#### Exercise requirements:
Reproduce every row below word for word, leaving out the pictures.

#### Available data:
»»

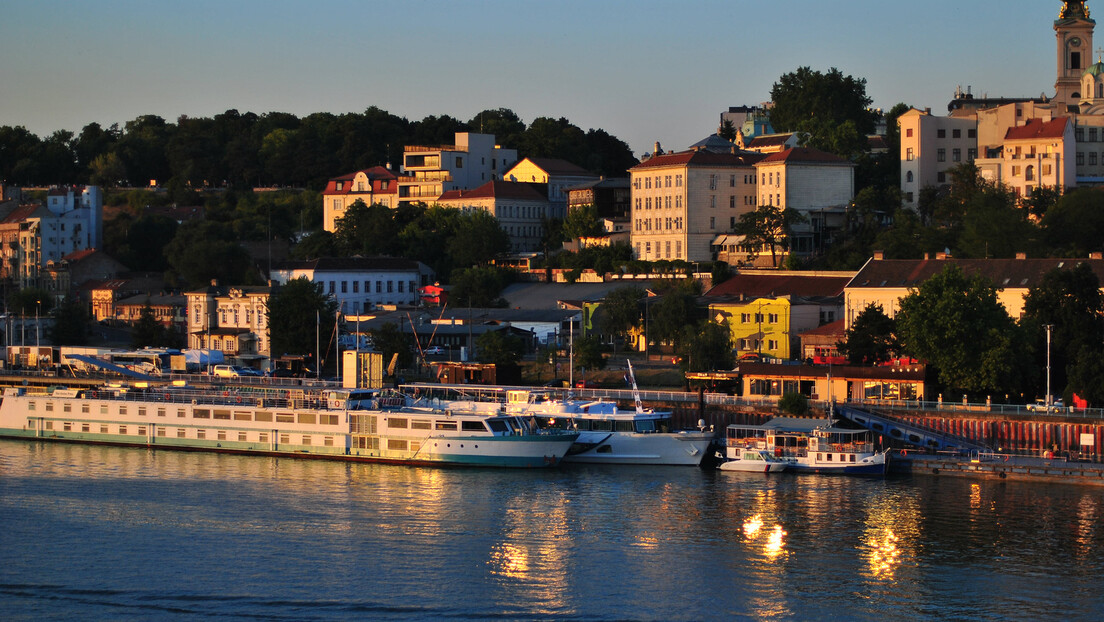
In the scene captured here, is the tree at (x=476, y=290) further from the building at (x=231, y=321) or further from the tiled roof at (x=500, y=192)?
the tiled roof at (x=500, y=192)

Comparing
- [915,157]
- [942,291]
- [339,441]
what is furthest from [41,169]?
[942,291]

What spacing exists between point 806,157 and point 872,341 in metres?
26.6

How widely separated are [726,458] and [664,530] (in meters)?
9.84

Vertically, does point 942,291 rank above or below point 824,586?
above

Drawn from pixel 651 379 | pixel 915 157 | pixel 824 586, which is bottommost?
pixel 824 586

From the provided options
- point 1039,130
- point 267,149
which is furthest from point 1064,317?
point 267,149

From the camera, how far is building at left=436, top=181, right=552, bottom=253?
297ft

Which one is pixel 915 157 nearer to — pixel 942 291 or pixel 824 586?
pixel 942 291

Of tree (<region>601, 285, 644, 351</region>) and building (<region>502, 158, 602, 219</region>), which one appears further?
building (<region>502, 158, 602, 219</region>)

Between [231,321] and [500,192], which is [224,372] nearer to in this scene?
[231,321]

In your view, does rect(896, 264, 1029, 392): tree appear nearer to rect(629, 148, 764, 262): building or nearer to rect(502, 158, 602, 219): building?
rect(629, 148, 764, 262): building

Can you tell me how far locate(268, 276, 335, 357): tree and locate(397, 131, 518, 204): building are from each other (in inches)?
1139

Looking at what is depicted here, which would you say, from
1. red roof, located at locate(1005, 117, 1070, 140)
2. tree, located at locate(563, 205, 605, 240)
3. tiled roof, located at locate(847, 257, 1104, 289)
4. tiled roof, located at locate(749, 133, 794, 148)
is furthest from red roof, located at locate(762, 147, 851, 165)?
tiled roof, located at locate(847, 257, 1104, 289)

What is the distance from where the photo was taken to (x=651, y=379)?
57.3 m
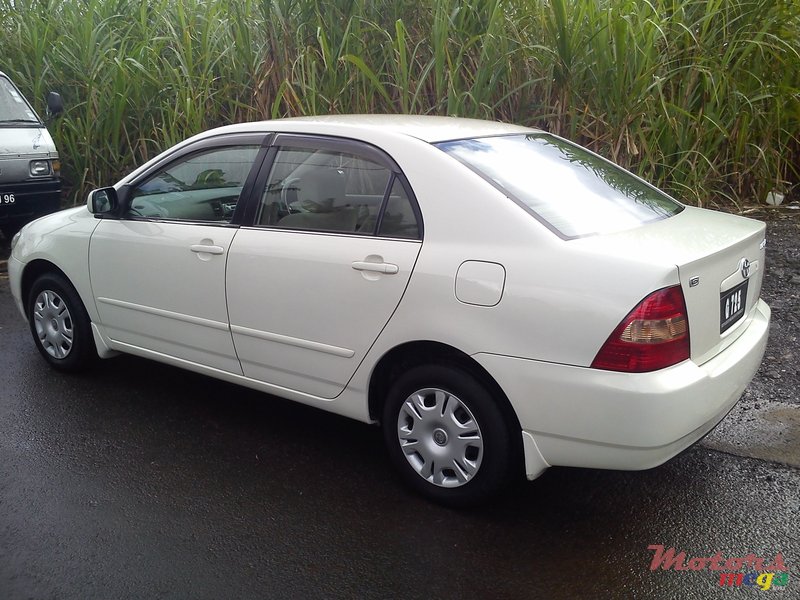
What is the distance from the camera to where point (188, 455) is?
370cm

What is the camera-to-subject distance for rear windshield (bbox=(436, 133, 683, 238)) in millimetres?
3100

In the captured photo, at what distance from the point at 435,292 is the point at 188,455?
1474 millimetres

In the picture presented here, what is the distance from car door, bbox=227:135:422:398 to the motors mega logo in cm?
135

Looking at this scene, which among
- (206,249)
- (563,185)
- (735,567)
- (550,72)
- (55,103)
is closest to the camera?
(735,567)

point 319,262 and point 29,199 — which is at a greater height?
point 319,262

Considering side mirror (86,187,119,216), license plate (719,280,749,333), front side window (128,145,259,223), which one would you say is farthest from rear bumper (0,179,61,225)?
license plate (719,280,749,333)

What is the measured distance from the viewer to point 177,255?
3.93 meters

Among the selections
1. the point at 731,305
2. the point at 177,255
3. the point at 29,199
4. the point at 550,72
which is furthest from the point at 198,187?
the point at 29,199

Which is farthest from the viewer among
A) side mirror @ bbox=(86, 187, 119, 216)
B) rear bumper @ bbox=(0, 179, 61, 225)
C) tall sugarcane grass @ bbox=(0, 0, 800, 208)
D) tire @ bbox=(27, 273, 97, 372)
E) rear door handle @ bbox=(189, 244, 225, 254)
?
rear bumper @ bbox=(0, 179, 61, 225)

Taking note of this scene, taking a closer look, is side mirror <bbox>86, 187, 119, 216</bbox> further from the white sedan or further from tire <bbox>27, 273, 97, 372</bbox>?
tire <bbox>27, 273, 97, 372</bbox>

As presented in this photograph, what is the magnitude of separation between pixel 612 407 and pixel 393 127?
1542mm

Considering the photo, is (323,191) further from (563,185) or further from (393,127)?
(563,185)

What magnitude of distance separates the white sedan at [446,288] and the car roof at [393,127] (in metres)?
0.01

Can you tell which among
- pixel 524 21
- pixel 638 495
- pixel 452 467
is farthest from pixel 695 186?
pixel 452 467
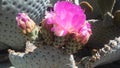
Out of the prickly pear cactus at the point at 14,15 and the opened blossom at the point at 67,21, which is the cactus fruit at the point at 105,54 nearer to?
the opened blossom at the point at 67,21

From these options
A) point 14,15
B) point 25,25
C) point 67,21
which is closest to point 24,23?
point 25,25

««

#### The result:
In the scene captured here, is the tree at (x=476, y=290) further from the building at (x=231, y=321) or further from the tiled roof at (x=500, y=192)?
the tiled roof at (x=500, y=192)

Comparing
- [915,157]
- [942,291]
- [339,441]
what is furthest from [41,169]?
[942,291]

What spacing exists between point 806,157 and point 872,341 in metres?
26.6

How widely separated are [726,458] and [664,530] (in meters)?
9.84

Vertically, does point 942,291 rank above or below point 824,586?
above

Drawn from pixel 651 379 | pixel 915 157 | pixel 824 586, which is bottommost?
pixel 824 586

From the provided options
- point 1039,130
- point 267,149
which is furthest from point 1064,317?
point 267,149

From the camera, how far is building at left=436, top=181, right=552, bottom=253?
297ft

Which one is pixel 915 157 nearer to — pixel 942 291 or pixel 824 586?
pixel 942 291

Of tree (<region>601, 285, 644, 351</region>) and building (<region>502, 158, 602, 219</region>), which one appears further?
building (<region>502, 158, 602, 219</region>)

Between [231,321] and [500,192], which is [224,372] nearer to in this scene?
[231,321]

In your view, does rect(896, 264, 1029, 392): tree appear nearer to rect(629, 148, 764, 262): building or nearer to rect(502, 158, 602, 219): building?
rect(629, 148, 764, 262): building

Can you tell me how far locate(268, 276, 335, 357): tree and locate(397, 131, 518, 204): building are from each other (in inches)?
1139

Looking at what is depicted here, which would you say, from
1. red roof, located at locate(1005, 117, 1070, 140)
2. tree, located at locate(563, 205, 605, 240)
3. tiled roof, located at locate(847, 257, 1104, 289)
4. tiled roof, located at locate(749, 133, 794, 148)
is furthest from red roof, located at locate(762, 147, 851, 165)?
tiled roof, located at locate(847, 257, 1104, 289)

What is the distance from where the photo was taken to (x=651, y=379)?
57.3 m
What is the distance from the camera to where point (188, 455) is?
370cm

What is the camera-to-subject distance for rear windshield (bbox=(436, 133, 683, 238)) in millimetres?
3100

In the captured photo, at what distance from the point at 435,292 is the point at 188,455?
1474 millimetres

In the picture presented here, what is the distance from car door, bbox=227:135:422:398 to the motors mega logo in cm?
135

Looking at this scene, which among
- (206,249)
- (563,185)
- (735,567)
- (550,72)
- (55,103)
is closest to the camera?
(735,567)

point 319,262 and point 29,199 — which is at a greater height?
point 319,262

Considering side mirror (86,187,119,216), license plate (719,280,749,333), front side window (128,145,259,223), which one would you say is farthest from rear bumper (0,179,61,225)?
license plate (719,280,749,333)

What is the measured distance from the viewer to point 177,255?
3.93 meters

Among the selections
1. the point at 731,305
2. the point at 177,255
3. the point at 29,199
4. the point at 550,72
which is furthest from the point at 198,187?
the point at 29,199

Which is farthest from the viewer among
A) side mirror @ bbox=(86, 187, 119, 216)
B) rear bumper @ bbox=(0, 179, 61, 225)
C) tall sugarcane grass @ bbox=(0, 0, 800, 208)
D) tire @ bbox=(27, 273, 97, 372)
E) rear door handle @ bbox=(189, 244, 225, 254)
?
rear bumper @ bbox=(0, 179, 61, 225)

Taking note of this scene, taking a closer look, is side mirror <bbox>86, 187, 119, 216</bbox> further from the white sedan or further from tire <bbox>27, 273, 97, 372</bbox>?
tire <bbox>27, 273, 97, 372</bbox>

As presented in this photograph, what is the magnitude of separation between pixel 612 407 and pixel 393 127?
1542mm

Considering the photo, is (323,191) further from (563,185) or further from (393,127)?
(563,185)

What magnitude of distance separates the white sedan at [446,288] and the car roof at [393,127] (in metres)?
0.01

Can you tell which among
- pixel 524 21
- pixel 638 495
- pixel 452 467
is farthest from pixel 695 186?
pixel 452 467
Out of the prickly pear cactus at the point at 14,15 and the opened blossom at the point at 67,21, which is the cactus fruit at the point at 105,54 nearer to?
the opened blossom at the point at 67,21

From these options
A) point 14,15
B) point 25,25
C) point 67,21
which is closest to point 24,23?
point 25,25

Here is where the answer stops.